The OC and the Emergence of the Super Gay

Leann Crosson
6 min readMay 19, 2020


Photo by Sharon McCutcheon on Unsplash

A Coming Out Story…

“I’m just having an allergic reaction to the universe” –Seth Cohen

I hold the The OC solely responsible for my love of the alternative rock band The Dandy Warhols, the time I spent guzzling vodka in the school bathroom and the awakening of my burgeoning sexuality. It was 2005 and I was in junior high. My friends and I would host watch parties and sleepovers for the latest episode of the “pop cultural phenomenon” every week. Were you a Summer Roberts or a Marissa Cooper? I was tall, lanky, blonde and experimenting with self destruction so I was undeniably a Marissa.

One fateful night I’d been banished to my bedroom after accusations flew around our house that I was flushing my stepfather’s cigarettes down the toilet. No comment. I sat alone on my bed in pastel pink, silk pajamas as the episode of Marissa and Alex Kelly (girl Alex) locking lips for the first time aired right before my titillated eyes. I slipped right off my bed and was instantly on the fast track to becoming the gayest person the world had ever seen.

I suppose I’d always known I liked girls but I didn’t realize I liked them any more than the other girls I went to school with liked them. You might think tearing out the lingerie pages of my mother’s JcPenney catalogs might be a tip off. Hiding the photos with the sheerest bras in between my mattress and box spring wasn’t either ringing any bells for me, either. I knew enough to know this should be kept a secret but not enough to understand why. My personal gaydar must have been on mute; up until this night I had never questioned my sexuality because I dated boys, lots of boys. I was boy crazy, in fact! I often got bored with them after a day or so but who didn’t?

This night had me contemplating everything about my life and my female friendships. Was I just enamored with them? I felt lightheaded every time a pretty girl smiled at me in the hallways, I relished the way their satiny hands felt in mine when I painted their nails and I savored the Chap Stick on my lips after letting a girl friend borrow it. I’d often have sleepovers with my best friend and come home the next day feeling both invigorated and empty like it was cut short.

__Data listing__.
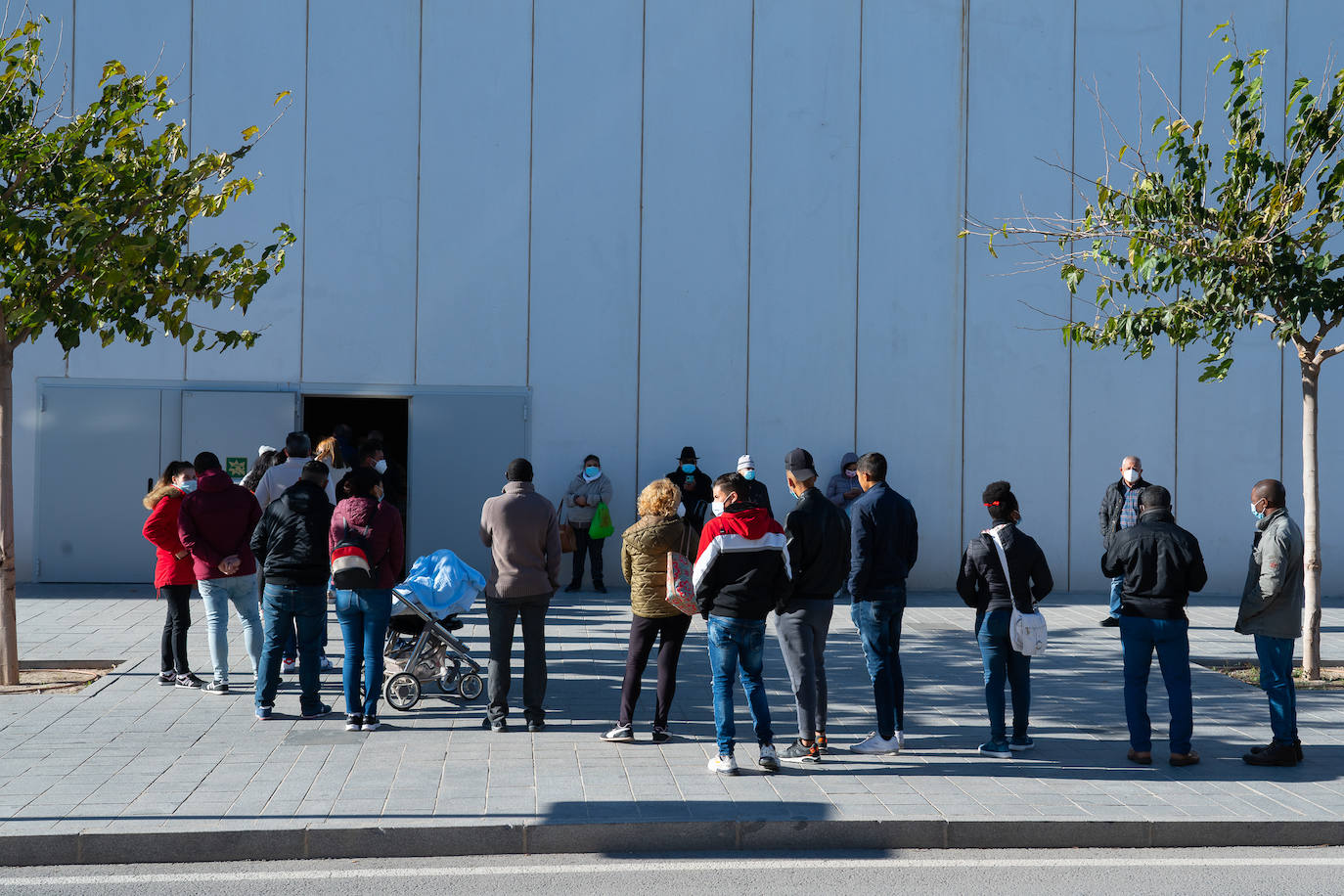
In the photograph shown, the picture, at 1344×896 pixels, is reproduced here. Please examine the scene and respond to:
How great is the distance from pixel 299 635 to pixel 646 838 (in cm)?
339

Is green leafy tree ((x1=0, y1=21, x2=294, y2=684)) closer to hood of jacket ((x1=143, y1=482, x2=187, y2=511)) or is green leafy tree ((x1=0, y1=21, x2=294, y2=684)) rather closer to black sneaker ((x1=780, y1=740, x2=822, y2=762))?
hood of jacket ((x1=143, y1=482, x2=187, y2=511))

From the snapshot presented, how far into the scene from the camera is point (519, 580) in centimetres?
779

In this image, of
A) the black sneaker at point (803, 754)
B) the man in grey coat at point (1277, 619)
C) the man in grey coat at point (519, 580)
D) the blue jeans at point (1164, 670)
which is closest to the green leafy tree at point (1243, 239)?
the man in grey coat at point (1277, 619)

__Brief__. In the coming-out essay about The OC, what year was it when the writer was in junior high?

__Response for this exercise__. 2005